White Space and the DOM

MSXML 5.0 SDK

Microsoft XML Core Services (MSXML) 5.0 for Microsoft Office - DOM Developer's Guide

White Space and the DOM

To achieve maximum performance, when a text file is opened with the xmlDoc.load or xmlDoc.loadXML methods (where xmlDoc is an XML DOM document), the parser strips most white space from the file unless specifically directed otherwise; the parser notes within each node whether one or more spaces, tabs, newlines, or carriage returns follow the node in the text by setting a flag.

As a result, a node in an XML DOM document "knows" that at least one occurrence of white space follows or precedes it, but does not know exactly how much white space there was. This method is efficient, reducing both the size of each XML file and the number of calculations required to redisplay the XML in a browser.

However, because this information is lost, an XML document stored in this manner can lose formatting information. Tabs, in particular, can be lost because they are not formally recognized in the default mode as anything but white space.

XSL Transformations (XSLT) uses the XML Document Object Model (DOM), not the source document, to guide its transformation.
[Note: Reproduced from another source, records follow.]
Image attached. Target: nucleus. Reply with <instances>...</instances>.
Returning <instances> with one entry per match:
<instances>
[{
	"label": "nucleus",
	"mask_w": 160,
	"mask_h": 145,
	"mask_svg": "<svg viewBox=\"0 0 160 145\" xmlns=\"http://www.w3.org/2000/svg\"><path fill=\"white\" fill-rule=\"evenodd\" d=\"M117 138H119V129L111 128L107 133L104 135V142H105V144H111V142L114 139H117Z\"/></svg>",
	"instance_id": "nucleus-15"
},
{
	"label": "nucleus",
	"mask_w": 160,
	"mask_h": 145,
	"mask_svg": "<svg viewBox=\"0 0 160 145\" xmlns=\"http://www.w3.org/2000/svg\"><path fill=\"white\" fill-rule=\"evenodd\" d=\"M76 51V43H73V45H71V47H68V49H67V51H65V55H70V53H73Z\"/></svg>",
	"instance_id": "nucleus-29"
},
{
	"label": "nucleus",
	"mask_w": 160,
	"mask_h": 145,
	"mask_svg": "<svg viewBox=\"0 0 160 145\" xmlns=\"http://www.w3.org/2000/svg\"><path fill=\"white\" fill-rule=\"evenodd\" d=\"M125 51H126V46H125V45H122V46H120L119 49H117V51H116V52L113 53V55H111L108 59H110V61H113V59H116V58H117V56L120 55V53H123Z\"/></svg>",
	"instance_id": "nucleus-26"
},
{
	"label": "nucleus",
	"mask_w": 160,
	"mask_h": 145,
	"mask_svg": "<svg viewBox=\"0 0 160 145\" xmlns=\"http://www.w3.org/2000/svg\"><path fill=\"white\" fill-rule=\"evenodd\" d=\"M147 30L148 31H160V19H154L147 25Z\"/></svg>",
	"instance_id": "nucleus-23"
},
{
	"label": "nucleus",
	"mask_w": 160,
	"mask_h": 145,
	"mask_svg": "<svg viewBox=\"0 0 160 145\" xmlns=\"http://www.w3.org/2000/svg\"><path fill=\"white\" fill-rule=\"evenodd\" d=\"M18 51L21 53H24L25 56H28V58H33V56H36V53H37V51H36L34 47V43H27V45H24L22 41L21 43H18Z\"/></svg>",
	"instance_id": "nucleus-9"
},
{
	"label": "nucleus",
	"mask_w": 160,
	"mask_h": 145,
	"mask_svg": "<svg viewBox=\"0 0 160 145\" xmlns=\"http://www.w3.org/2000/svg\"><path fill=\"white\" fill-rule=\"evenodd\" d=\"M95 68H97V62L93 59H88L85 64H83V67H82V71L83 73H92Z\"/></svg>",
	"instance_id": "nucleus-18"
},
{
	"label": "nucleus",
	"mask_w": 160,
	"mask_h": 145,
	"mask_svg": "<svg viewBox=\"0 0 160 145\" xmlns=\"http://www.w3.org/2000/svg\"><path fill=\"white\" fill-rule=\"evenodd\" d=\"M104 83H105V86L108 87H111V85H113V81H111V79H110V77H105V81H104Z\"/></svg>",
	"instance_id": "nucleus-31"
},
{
Because the white space has already been stripped to process the XML into the DOM, white space characters are lost even before the transformation takes place. Most of the XSLT-related methods for specifying white space in the source data document or style sheets are applied too late to make a difference in formatting.

The preserveWhiteSpace property tells the XML parser whether or not to convert white space from the initial source file that acts against the XML DOM. If explicitly set (the default is False), it must always be set prior to loading a file; otherwise, the default is to strip white space characters and reduce the file to the smallest possible stream. When preserveWhiteSpace is set to True, the XML document retains all of the characters within the file when converted into a DOM.

If you set the preserveWhiteSpace property from True to False then back to True for a given DOM document, the spaces will not reappear—setting the property to False actually removes the space from the DOM, which cannot reconstruct it.

If you are working with XML as a data format streamed to some other process, disable preserveWhiteSpace by setting it, or allowing it to default, to False. If retaining positional information is important, for example, in conversions to non-XML formats like tab-separated data, set preserveWhiteSpace to True. Be aware this option increases the number of characters and places more demands on the browser.